ПЕРВОЕ РАЗРУШЕНИЕ ГРАДА

(Повести и рассказы)

БИОГРАФИЯ, ИЛИ ПЕРЕЖИТЬ КОНЕЦ СВЕТА

Оставить комментарий

Едва вступили в Германию, в первую же ночь без труда ушли из лагеря. Вполне прилично одетые, внешне мы могли сойти за кого угодно. План был такой — найти хороший лес или совсем разбитый городок, чтоб основать базу, из которой можно было бы делать вылазки за водой и едой, а когда подойдет фронт, совсем затаиться, голодать хоть неделю и дождаться свободы. Однако в Германии все вверх дном перевернулось, через города, поля, леса и горы во всех направлениях шли войска, беженцы и многие непонятно кто. Чуть более суток побродили мы свободно, потом в очередном городке попали в облаву — и снова со скоростью четыре километра в час шагали в колонне. Ярость, с которой нас хватали, густая цепь конвоиров, окружавших колонну, ничего хорошего не обещали. Не дамся, решил я. Вошли в следующий городок. В центре было людно и даже весело. Если нырнуть в толпу, не будут они стрелять. Но тянул, тянул… Уже по сторонам не толпа, а отдельные группы людей.
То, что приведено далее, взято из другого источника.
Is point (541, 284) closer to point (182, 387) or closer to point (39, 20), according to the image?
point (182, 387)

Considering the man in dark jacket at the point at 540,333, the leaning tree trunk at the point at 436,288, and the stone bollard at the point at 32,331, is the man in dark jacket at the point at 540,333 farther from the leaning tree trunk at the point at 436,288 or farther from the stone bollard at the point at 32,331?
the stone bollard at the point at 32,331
Наконец сделал шаг в сторону и почти сейчас же услышал: «Ленчик, засекли!» Было скорее не страшно, а любопытно. Сейчас стеганет в спину — услышу я звук? Неужели можно умереть быстрее звука?.. Почему-то не стреляли. Пристроился в ряд к троим своим ровесницам. Одна была совершенная Дуня, несла тяжелую сумку. «Слышь! Дай понести… Мне надо… Ты же русская. Выручи». В ответ была матерная брань: еще чего?.. отвали, пока трамваи ходят!.. «Сучка сказал я ей. Они не стреляли. Бысто-быстро пошел в сторону. Дальше, дальше… На окраине не выдержал, изо всех сил помчался в гору, в лес. Бежал, конечно, сколько хватило мочи. Упал. Отдышался. Слышу, топот. Уже как заяц схватился и дальше собрался нестись. Но лес голый. Вижу, вроде фигуры не вражьи, голоса как-будто знакомые, а главное, пятеро. То были мои товарищи! Взахлеб они мне рассказывают. Да, один из конвоиров уже собирался курок спустить. Другой не дал. Тогда первый как взбесился, как трахнул винтовкой о мостовую. И пошел прочь. И все! И кончился наш плен — и конвой и рабы за минуту разбежались… Здесь случилось еще одно событие. Над лесом пролетел самолет, сыпя листовками. Подобрали несколько штук. В листовках с одной стороны была карта с положением военных действий на северо-западном фронте, а с другой на русском, польском и французском слова ободрения: братья, держитесь, победа близка. Нам, пацанам, показалось, что победа уже состоялась.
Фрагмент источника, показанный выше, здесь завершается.